Richard Bastien of the Catholic Civil Rights League (CCRL) submitted an op ed to the Ottawa Citizen. You can read his response here.

Bastien wrote:

The judgment rendered by Beverly McLachlin is flawed not only because it suggests that laws can be devoid of any moral basis but, more importantly, because it is inherently inconsistent. People who insist upon upholding the concept of moral neutralism (i.e. the notion that there are no universal objective moral standards by which our behavior can be judged) are themselves non-neutral.

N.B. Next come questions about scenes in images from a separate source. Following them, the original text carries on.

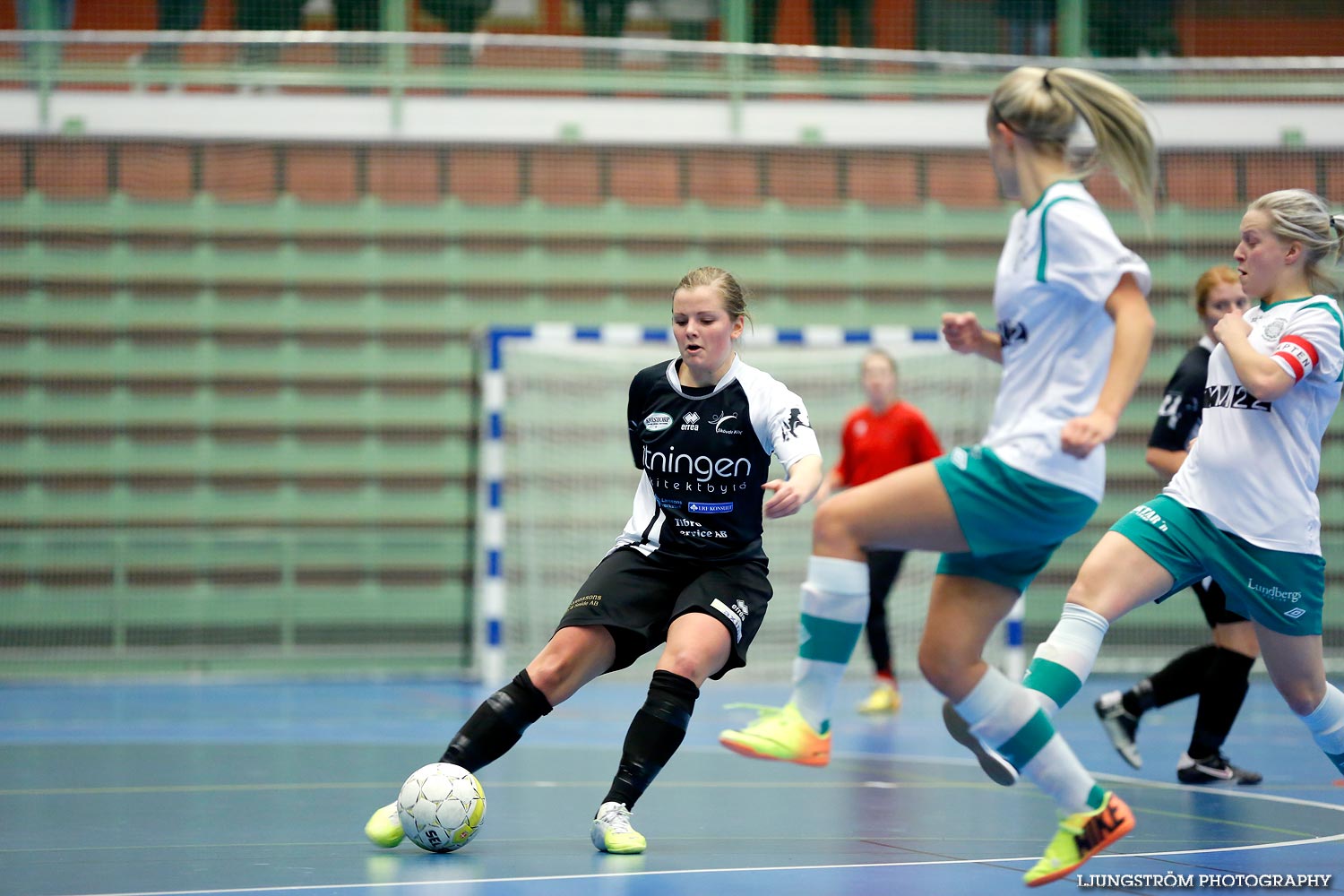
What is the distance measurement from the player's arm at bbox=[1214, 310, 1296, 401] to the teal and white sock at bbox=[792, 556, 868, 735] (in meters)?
1.26

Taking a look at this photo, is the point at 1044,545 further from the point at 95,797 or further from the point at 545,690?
the point at 95,797

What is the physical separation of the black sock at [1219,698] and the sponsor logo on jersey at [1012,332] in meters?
2.60

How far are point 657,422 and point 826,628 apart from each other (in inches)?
37.7

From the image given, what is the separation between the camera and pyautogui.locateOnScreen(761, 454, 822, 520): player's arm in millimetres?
3489

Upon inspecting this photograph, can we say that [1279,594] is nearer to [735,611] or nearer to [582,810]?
[735,611]

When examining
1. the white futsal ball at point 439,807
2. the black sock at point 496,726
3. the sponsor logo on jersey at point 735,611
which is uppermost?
the sponsor logo on jersey at point 735,611

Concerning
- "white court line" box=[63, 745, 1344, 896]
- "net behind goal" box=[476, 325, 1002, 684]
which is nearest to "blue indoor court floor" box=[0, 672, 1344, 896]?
Result: "white court line" box=[63, 745, 1344, 896]

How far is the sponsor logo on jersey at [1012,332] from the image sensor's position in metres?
3.25

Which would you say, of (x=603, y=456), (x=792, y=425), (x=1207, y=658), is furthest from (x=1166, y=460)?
(x=603, y=456)

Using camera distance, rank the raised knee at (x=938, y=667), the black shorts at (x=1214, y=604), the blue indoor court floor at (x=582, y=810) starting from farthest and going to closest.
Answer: the black shorts at (x=1214, y=604), the blue indoor court floor at (x=582, y=810), the raised knee at (x=938, y=667)

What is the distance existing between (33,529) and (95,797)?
6029mm

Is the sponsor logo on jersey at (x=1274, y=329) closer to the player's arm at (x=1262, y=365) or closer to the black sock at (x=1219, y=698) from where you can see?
the player's arm at (x=1262, y=365)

It is logically impossible to commit to neutralism without committing to a particular value, whether it is social peace, tolerance, multiculturalism, individualism, etc. Any such commitment entails a violation of neutralism. This points to an even deeper problem, which is that there can be no such thing as moral neutrality. The problem is not that neutralism is something difficult to achieve. The problem is that it is unachievable. And it is unachievable because it is inconceivable. It is simply impossible to make statements about social life without expressing some kind of preference about the criteria that should govern such life. In short, neutralism is for cranks.

The CCRL has also posted Evangelical Fellowship of Canada (EFC) law and policy director Janet Epp Buckingham's Dec. 27 Globe and Mail Op Ed here.

Buckingham wrote:

This decision clearly establishes the courts as the new arbiters of public morality. They have cut out Canadian society and the concerns of ordinary Canadians.

and this:

Swingers’ clubs will now be able to advertise publicly and encourage more couples to consider consensual adultery. Some marriages and relationships will likely not survive this sexual experimentation.

Strip clubs will now be able to feature public sex acts unless there is “harm” shown. And only the courts can determine what is “harmful.”

Bath houses and massage parlours will be able to operate as legitimate businesses, publicly offering sexual services, unless someone can prove “harm.” And only the courts can determine what is “harmful.”

The liberalization of public sexuality, which also includes pornography, objectifies sex. It is no longer an act of emotional intimacy, but simply physical gratification. Over the last year, I have noticed an increasing number of news articles and commentaries expressing concern over sexual activities of young teens, including anti-social and inappropriate sexual activities. There are worrying trends that can be linked to increased exposure to public sexuality.

The Centre for Cultural Renewal is doing a LexView legal analysis. I'll post a link when it is done. In the meantime, check out the Iain Benson's blog on Chief Justice Beverly McLaclin's recent speech in New Zealand on the underlying principles behind the law.

Benson writes:

Now if law is a replacement theology in the contemporary era - - as some seem to think and talk (how else can "law" be a "comprehensive" claim to meaning in any sense?) it ought not to surprise us that it will be subject to the same "theocratic" temptation religions faced and face.

Thus, the assumption of eventual agreement and of the constitution's capacity to get us there "with a little help from its judicial midwives" based upon a confidence that law has ultimate capacity to answer ultimate questions is the real problem not whether a principle is or is not within the written law or whether a judge is or is not "emboldened."

Expect to hear more about this decision.